Task instructions: Transcribe, word for word, the line containing "In the picture shown" and each line following it through the end of the listing below. Omit all other lines.

Record extracts:
_ _ _ _ _ _ _

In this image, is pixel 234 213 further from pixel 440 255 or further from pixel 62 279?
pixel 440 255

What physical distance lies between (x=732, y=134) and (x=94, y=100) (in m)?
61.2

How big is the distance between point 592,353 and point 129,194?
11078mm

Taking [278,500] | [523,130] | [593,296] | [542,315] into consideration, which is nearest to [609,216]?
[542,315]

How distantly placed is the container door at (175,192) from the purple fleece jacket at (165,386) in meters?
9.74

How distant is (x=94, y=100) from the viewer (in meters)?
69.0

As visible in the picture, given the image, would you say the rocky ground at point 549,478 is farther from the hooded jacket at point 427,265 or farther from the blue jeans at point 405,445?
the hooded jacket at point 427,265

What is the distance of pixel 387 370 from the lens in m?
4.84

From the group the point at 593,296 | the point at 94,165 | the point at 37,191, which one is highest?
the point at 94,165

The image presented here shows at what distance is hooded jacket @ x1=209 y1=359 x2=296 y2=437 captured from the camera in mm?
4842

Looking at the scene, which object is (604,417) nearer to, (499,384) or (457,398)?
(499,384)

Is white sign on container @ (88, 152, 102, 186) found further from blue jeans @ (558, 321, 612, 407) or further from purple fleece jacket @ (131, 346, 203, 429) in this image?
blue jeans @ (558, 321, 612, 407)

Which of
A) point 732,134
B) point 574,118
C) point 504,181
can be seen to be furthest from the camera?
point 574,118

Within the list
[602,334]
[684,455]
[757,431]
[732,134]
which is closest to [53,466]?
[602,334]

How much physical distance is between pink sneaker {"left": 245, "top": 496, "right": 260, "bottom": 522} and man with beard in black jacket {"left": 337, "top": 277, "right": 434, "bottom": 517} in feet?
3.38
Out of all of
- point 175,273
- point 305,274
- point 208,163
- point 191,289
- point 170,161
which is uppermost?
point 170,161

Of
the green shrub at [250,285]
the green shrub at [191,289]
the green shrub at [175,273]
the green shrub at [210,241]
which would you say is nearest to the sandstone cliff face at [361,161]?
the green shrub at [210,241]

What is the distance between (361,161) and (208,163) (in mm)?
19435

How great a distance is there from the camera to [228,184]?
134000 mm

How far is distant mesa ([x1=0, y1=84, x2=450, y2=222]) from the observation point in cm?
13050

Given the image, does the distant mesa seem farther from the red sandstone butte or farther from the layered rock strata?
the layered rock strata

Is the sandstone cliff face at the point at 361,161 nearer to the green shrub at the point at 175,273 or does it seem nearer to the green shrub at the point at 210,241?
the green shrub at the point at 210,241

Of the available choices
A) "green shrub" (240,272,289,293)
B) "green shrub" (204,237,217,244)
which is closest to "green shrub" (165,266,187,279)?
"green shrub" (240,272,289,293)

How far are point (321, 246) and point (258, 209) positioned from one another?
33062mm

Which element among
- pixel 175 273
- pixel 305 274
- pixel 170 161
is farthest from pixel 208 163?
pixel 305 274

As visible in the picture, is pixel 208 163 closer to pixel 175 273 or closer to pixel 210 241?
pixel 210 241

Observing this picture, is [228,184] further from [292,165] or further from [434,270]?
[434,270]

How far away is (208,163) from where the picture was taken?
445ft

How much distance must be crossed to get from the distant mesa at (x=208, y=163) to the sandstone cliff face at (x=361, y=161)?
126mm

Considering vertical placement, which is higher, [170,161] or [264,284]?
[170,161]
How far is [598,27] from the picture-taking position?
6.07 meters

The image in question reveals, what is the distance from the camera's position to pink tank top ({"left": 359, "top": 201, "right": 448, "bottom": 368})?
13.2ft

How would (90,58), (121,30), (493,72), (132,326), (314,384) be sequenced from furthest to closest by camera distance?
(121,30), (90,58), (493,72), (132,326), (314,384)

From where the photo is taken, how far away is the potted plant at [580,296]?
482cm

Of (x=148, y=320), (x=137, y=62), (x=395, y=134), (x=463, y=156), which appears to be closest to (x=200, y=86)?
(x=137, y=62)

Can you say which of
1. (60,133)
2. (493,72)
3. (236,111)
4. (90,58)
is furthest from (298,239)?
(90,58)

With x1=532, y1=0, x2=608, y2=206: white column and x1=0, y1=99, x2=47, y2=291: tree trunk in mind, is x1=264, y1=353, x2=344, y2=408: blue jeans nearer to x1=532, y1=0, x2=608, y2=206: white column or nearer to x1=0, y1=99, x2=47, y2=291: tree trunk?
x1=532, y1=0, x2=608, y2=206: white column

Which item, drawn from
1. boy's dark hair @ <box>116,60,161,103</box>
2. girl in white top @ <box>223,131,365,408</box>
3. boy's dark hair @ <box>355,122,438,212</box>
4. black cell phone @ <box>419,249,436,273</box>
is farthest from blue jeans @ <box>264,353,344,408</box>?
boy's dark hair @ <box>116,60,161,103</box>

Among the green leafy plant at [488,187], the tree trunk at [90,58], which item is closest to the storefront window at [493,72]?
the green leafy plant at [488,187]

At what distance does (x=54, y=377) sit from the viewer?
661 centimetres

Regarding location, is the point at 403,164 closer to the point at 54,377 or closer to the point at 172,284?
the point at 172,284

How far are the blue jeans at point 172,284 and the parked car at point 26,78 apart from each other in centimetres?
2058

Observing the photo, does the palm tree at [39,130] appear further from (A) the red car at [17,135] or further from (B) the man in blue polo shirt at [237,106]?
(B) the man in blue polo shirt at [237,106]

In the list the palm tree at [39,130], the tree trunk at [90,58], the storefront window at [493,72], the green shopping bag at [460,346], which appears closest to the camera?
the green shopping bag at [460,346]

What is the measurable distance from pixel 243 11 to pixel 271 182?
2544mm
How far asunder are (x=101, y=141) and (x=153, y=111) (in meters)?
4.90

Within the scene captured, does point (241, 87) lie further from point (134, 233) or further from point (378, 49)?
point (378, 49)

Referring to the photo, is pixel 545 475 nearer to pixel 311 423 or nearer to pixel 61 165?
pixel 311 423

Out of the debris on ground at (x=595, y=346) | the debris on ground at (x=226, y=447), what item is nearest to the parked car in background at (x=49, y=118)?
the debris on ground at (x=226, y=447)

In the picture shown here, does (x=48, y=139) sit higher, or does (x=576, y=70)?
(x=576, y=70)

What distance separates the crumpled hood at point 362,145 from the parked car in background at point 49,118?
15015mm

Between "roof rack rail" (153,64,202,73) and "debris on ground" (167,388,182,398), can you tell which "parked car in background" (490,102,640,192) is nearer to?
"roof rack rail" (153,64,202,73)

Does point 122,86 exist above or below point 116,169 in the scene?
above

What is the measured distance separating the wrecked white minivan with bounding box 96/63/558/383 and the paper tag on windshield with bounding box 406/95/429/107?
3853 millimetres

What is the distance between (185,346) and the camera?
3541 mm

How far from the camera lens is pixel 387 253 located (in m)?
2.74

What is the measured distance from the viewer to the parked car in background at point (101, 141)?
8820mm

_ _ _ _ _ _ _

Output below:
In the picture shown here, does (x=48, y=139) sit higher, or does (x=576, y=70)?
(x=576, y=70)

What distance separates the crumpled hood at point 362,145 from the parked car in background at point 49,118?
15015mm

Between "roof rack rail" (153,64,202,73) and "debris on ground" (167,388,182,398), can you tell which "parked car in background" (490,102,640,192) is nearer to?
"roof rack rail" (153,64,202,73)

Does point 122,86 exist above or below point 116,169 in the scene?
above

What is the measured distance separating the wrecked white minivan with bounding box 96/63/558/383 and the paper tag on windshield with bounding box 406/95/429/107?
3853 millimetres

What is the distance between (185,346) and the camera?
3541 mm

How far from the camera lens is pixel 387 253 located (in m)?
2.74

What is the measured distance from the viewer to the parked car in background at point (101, 141)?
8820mm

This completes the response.